To some extent, such legislation could build the sort of structure around climate policy that already exists in Canada for federal fiscal policy.

Both of the proposals in the two reports would introduce a national carbon budget — a set limit on the amount of greenhouse gas emissions Canadians cumulatively produce each year, or over a given period of time. While a long-term emissions target can seem abstract and distant, a national carbon budget could reframe the climate conversation around more tangible goals and advance the discussion on how each sector of the economy might fit into Canada’s low-carbon future.

Carbon budgets for provinces?

But the coalition’s proposal goes one significant step further by calling on the federal government to negotiate or set “sub-national carbon budgets” for each of the provinces.
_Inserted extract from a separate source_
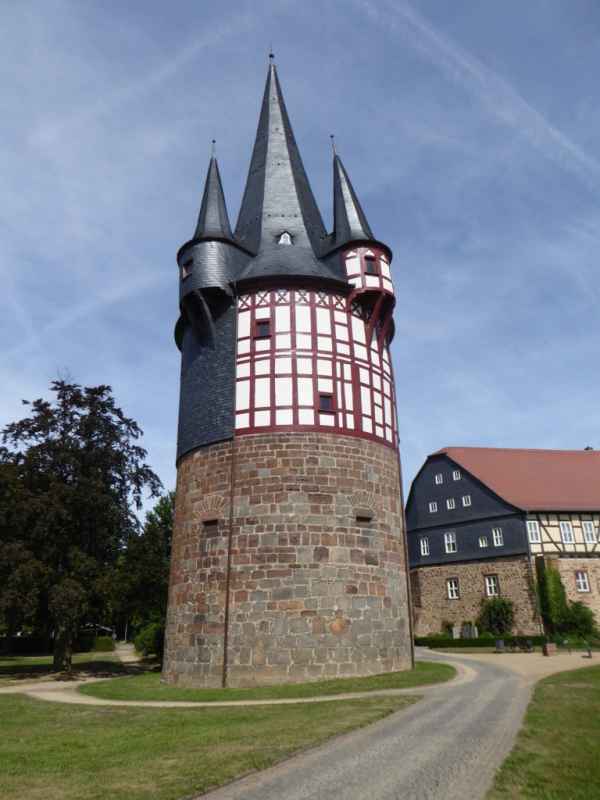 Turm Junker-Hansen-Turm (Neustadt) in Neustadt (Hessen)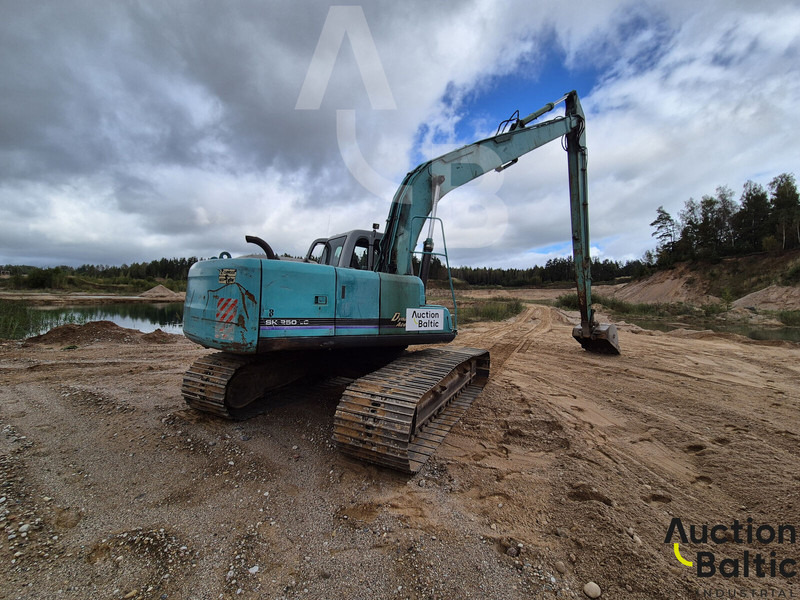 Kobelco SK 250 LC - Escavatore cingolato: foto 4 Kobelco SK 250 LC - Escavatore cingolato: foto 4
In a perfectly rational world, that might be the smart way to structure climate policy in a federation — with each province accepting its fair share of the national goal. But anyone familiar with the nature of Canada’s federation — and the significant differences in emissions across provinces — knows how fraught and divisive such an exercise would be.
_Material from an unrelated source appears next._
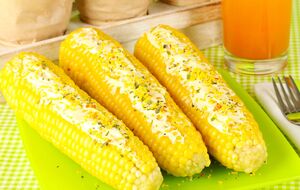 Найкраще солити кукурудзу перед вживанням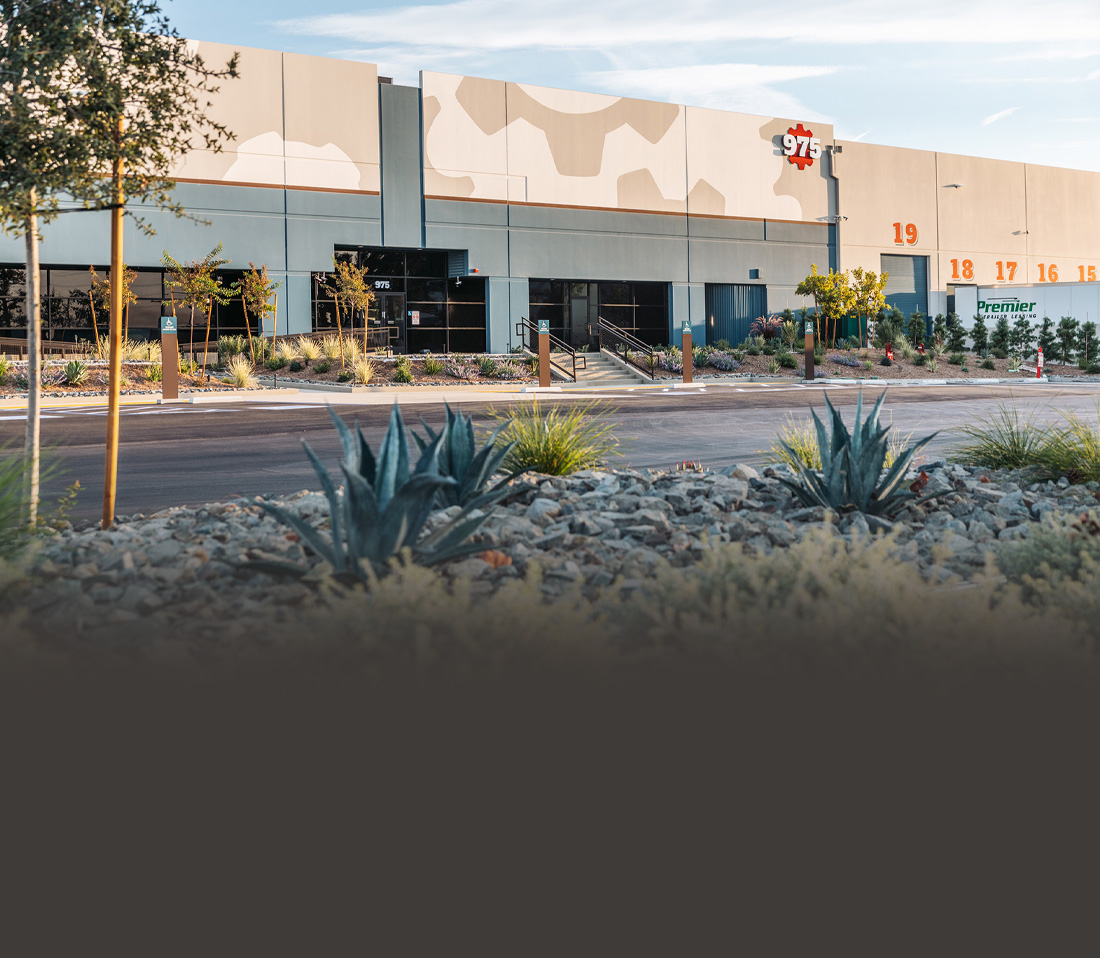 Azusa Industrial Improvement Rendering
The Trudeau government consistently has side-stepped questions about regional differences and responsibility by focusing on national policy, like the federal carbon price. It’s hard to imagine the Liberals wanting to engage now in long and painful negotiations to set provincial carbon budgets.

A new federal climate change accountability act wouldn’t be entirely without precedent.

Thirteen years ago, Parliament adopted a private member’s bill — sponsored by Liberal MP Pablo Rodriguez, now the Government House leader — that established the Kyoto Protocol Implementation Act, despite the Conservative government’s objections.

The 14-page bill required the government to produce a plan for meeting Canada’s target under the Kyoto Protocol and to issue annual reports on progress toward that target. The National Roundtable on the Environment and the Economy — an independent body established by the Mulroney government — was tasked with analyzing the government’s plan, while the environment commissioner (whose office falls under the auditor general) was charged with providing a biannual assessment of the government’s progress.

That legislation was in effect for four years. But by 2012, the Conservatives had a majority in the House and they used it to withdraw from the Kyoto Protocol, repeal the act and abolish the NRTEE. (A private member’s bill that would have looked beyond Kyoto, originally proposed by former NDP leader Jack Layton, was killed in the Conservative-dominated Senate in 2010.)

‘A layer of durability’

The example of Rodriguez’s bill reminds us that no new climate legislation is necessarily guaranteed to survive a change in government. While there is a broad consensus on the need to reduce emissions in the United Kingdom, the debate in Canada is still polarized. And as long as it is, action on climate change will always hang in the balance.

But legislation would be one more significant structural support for climate action that any future government would have to contend with — even if only by repealing it.

“Accountability frameworks aren’t silver bullets and won’t automatically solve the disconnect between policy and targets,” said Dale Beugin, vice president of research and analysis at the Institute for Climate Choices. “They do, however, add a layer of durability.

“Just as missing a milestone has reputational and political costs, so too would repealing legislation.”

The law’s success, in other words, might ultimately depend on whether Canadians themselves demand that it be upheld — and honoured.